URL Validation Help in C

Hi friends,

I have been writing one c code to validate any url passed by a user.
Here is the code I have so far coded.
I am using one dictionary file to check values like http, https, www, ftp, etc for the URL that a user will pass for validation.

My code so far holds good for every thing except for if blank spaces or a new line character or a tab is mentioned in the URL string passed by user. I m getting a segmentation fault.

Please Help me.

#include<stdio.h>
#include<string.h>
#include<stdlib.h>
#define SIZE 50
char *domain1 = "com";
char *domain2 = "co.in";
char *domain3 = "org";
char *domain4 = "net";
char *domain5 = "in";
char *domain6 = "org.net";
static bool f_valid = 0;
bool matchURL(char *url, FILE *fp)
{
        int j = 0;
        int k = 0;
        char buff; 
        char *token1;
        char token2 = {0};
        char token3 = {0};
        char *delimeter = ".";

        token1 = strtok(url,delimeter);
 
        while ((fscanf(fp,"%s",buff)) != EOF)
        {
                if(0 == strcmp(buff,token1))
                {
                        f_valid = 1;
                }
                else
                {
                        f_valid = 0;
                }
        }
 
        j = 1 + strlen(token1);
 
        if (1 == f_valid) 
        { 
                while(url[j] != '.')
                {
                        token2[k] = url[j];
                        j++;
                        k++;
                }
        }
 
        if ((0 == strlen(token2)) || (0 == strcmp("www",token2)))
        {
                f_valid = 0;
        }
 
        j = 2 + (strlen(token1)+strlen(token2));
 
        k = 0;
 
        while(url[j] != '\0')
        {
                token3[k] = url[j];
                j++;
                k++;
        } 
 
        if(1 == f_valid)
        {
                if((0 == strcmp(domain1,token3)) || (0 == strcmp(domain2,token3)) || (0 == strcmp(domain3,token3)) || (0 == strcmp(domain4,token3)) || (0 == strcmp(domain5,token3)) || (0 == strcmp(domain6,token3)))
                {
                        f_valid = 1;
                }
                else 
                {
                        f_valid = 0;
                } 
        }
 
        return f_valid;
}

int main ()
{ 
        int i = 0;
        char url;
        FILE *fp;

        if ((fp=fopen("Dictionary", "r")) == NULL)
        {
                printf("Can't Validate\tDictionary File is missing\n");
                return -1;
        }

        printf("Enter the URL to Validate :\n");
        scanf("%s",url);

        for(i; i < strlen(url); i++)
        {
        if ((url == '@') || (url == '!') || (url == '#') || (url == '$') || (url == '%') || (url == '^') || (url == '&') || (url == '*') || (url == '(') || (url == ')') || (url == '\t') || (url == '\b') || (url == '\n'))
        {
                printf("Invaild URL\nSpecial Character Found!\n");
                return -1;
        }
}

        if ( 1 == matchURL(url,fp))
        {
                printf("Valid URL address\n");
        }
        else
                printf ("Invalid URL address\n");
 
        fclose(fp);
        return 0;
 
}

Your complete and total lack of comments makes it difficult to even begin to figure out where your code is going wrong. You haven't posted what's in your dictionary file either, making it very difficult to guess your intent. breaking the string apart on "." won't get you the http:// at the beginning, either. I've corrected your indenting as best I can.

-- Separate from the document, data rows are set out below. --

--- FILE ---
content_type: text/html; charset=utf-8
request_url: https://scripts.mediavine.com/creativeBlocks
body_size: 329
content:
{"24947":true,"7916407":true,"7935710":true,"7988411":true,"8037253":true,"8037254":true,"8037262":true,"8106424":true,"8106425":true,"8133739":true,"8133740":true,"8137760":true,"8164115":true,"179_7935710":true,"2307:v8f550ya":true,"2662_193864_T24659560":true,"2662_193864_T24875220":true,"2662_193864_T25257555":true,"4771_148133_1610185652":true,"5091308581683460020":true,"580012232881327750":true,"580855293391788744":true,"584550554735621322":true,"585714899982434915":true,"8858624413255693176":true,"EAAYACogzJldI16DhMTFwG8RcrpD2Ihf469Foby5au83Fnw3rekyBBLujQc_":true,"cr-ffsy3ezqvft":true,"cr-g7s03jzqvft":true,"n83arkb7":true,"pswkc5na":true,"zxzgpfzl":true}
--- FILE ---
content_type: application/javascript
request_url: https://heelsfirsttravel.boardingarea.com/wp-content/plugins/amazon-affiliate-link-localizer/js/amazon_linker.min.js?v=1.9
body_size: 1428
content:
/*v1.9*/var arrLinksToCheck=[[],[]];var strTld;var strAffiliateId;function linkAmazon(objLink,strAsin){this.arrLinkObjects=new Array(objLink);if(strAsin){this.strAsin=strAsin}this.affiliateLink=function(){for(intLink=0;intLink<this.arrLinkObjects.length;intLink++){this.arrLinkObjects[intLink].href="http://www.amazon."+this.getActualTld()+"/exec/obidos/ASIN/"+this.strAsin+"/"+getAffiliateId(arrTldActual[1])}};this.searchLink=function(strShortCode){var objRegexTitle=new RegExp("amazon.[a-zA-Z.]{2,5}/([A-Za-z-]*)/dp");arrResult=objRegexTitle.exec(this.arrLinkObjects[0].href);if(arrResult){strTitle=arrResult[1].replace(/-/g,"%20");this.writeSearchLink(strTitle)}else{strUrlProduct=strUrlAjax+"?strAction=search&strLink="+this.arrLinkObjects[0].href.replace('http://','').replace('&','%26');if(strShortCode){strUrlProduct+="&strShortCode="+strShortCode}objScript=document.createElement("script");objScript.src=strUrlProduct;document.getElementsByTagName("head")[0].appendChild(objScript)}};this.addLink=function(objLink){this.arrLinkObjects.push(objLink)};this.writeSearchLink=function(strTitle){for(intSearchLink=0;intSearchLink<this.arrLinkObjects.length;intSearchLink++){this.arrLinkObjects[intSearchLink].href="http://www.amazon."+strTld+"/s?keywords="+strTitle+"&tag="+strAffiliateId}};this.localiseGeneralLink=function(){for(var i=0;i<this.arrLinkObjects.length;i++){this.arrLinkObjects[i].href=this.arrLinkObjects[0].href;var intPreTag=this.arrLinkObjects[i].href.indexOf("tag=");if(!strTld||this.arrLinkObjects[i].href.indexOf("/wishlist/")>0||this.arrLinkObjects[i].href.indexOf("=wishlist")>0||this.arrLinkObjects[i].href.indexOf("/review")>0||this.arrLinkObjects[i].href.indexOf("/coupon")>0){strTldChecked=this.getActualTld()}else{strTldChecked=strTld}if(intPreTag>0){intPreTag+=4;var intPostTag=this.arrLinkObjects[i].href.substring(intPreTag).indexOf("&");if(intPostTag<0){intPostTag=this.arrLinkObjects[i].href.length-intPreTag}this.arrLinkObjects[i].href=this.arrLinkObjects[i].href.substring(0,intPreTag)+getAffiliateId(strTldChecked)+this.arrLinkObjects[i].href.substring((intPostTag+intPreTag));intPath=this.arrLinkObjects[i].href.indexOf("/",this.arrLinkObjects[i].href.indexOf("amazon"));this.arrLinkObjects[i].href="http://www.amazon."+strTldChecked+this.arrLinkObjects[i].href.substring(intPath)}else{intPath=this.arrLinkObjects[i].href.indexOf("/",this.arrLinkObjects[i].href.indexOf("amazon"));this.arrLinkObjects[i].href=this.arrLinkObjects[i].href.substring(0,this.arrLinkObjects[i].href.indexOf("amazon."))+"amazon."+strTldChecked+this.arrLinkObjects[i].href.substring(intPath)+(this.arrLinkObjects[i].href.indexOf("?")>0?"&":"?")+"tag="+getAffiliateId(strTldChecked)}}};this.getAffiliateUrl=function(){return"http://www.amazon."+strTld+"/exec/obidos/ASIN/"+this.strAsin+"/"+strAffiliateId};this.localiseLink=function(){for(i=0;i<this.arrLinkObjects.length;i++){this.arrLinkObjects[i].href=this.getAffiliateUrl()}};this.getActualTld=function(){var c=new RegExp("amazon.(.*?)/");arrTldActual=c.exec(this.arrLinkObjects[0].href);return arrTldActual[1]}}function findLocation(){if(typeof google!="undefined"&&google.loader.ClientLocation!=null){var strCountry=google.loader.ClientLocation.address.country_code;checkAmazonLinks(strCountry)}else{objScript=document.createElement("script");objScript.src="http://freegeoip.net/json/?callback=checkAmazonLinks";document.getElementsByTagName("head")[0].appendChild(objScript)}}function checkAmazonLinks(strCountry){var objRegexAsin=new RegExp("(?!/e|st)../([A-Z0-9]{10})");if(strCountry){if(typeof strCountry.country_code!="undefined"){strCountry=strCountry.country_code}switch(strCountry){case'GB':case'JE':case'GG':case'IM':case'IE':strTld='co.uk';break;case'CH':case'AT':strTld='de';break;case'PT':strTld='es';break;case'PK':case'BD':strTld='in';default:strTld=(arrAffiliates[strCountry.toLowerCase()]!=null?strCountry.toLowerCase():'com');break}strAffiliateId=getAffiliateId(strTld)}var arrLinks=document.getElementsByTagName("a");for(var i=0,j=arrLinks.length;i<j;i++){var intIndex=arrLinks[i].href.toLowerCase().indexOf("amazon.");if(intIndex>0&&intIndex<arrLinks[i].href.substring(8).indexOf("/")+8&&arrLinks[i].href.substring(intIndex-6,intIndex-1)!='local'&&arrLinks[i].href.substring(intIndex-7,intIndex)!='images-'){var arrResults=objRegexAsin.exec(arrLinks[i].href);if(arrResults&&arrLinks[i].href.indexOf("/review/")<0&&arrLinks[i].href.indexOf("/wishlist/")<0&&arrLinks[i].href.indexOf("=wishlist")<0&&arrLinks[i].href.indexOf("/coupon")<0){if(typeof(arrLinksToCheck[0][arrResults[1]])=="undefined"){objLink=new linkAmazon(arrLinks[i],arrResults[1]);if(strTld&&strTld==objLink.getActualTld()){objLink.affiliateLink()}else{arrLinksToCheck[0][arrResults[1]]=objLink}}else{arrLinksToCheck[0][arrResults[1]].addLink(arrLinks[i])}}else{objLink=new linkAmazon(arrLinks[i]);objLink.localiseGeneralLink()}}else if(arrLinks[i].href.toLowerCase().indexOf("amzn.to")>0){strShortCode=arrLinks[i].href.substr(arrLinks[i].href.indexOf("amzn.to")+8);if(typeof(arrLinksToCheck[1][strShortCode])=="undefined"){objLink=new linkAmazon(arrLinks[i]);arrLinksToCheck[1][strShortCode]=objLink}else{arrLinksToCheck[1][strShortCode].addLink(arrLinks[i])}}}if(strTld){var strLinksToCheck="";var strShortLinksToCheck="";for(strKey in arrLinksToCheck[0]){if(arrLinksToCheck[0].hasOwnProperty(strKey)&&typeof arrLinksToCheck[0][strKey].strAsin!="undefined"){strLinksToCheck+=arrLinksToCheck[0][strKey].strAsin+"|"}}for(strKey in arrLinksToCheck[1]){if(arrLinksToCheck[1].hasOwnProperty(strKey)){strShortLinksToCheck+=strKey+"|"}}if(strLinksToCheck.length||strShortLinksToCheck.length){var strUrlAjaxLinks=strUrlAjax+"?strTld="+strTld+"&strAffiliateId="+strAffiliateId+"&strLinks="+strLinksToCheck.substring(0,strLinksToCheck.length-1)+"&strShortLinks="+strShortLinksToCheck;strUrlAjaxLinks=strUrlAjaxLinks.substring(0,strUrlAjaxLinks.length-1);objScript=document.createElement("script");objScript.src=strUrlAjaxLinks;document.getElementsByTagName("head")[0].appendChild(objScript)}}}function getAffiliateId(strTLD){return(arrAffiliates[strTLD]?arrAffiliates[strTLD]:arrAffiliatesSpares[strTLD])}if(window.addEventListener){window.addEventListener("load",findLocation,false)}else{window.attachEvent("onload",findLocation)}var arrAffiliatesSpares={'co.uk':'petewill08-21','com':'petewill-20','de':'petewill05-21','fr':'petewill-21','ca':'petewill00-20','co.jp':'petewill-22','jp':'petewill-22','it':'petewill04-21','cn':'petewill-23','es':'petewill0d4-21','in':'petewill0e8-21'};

I think your code needs a rewrite. A lot of things which could've been done with loops or function calls you've done by simple brute force.

Your for-loop while reading the file probably doesn't do what you want. It will loop through every line, meaning, you only get the value you checked for the very last line -- every other value is overwritten by the one after.

Whenever you've decided a URL is invalid, you can just return(0) right then and there, instead of checking f_valid every time thereafter.

You do realize that strtok() modifies its input string, yes?

Also, it'd be better to check for allowable characters than disallowed ones:

int url_specialchars(const char *url)
{
        // The compiler will stack "multiple" "strings" "end" "to" "end"
        // into "multiplestringsendtoend", so we don't need one giant line.
        static const char *nospecial="0123456789"
                "abcdefghijklmnopqrstuvwxyz"
                "ABCDEFGHIJKLMNOPQRSTUVWXYZ"
                ".";

        while(*url) // Loop until (*url) == 0.  (*url) is about equivalent to url[0].
        {
                // Can we find the character at *url in the string 'nospecial'?
                // If not, it's a special character and we should return 0.
                if(strchr(nospecial, *url) == NULL) return(0);
                url++; // Jump to the next character.  Adding one to a pointer moves it ahead one element.
        }

        return(1); // Return 1 for success.
}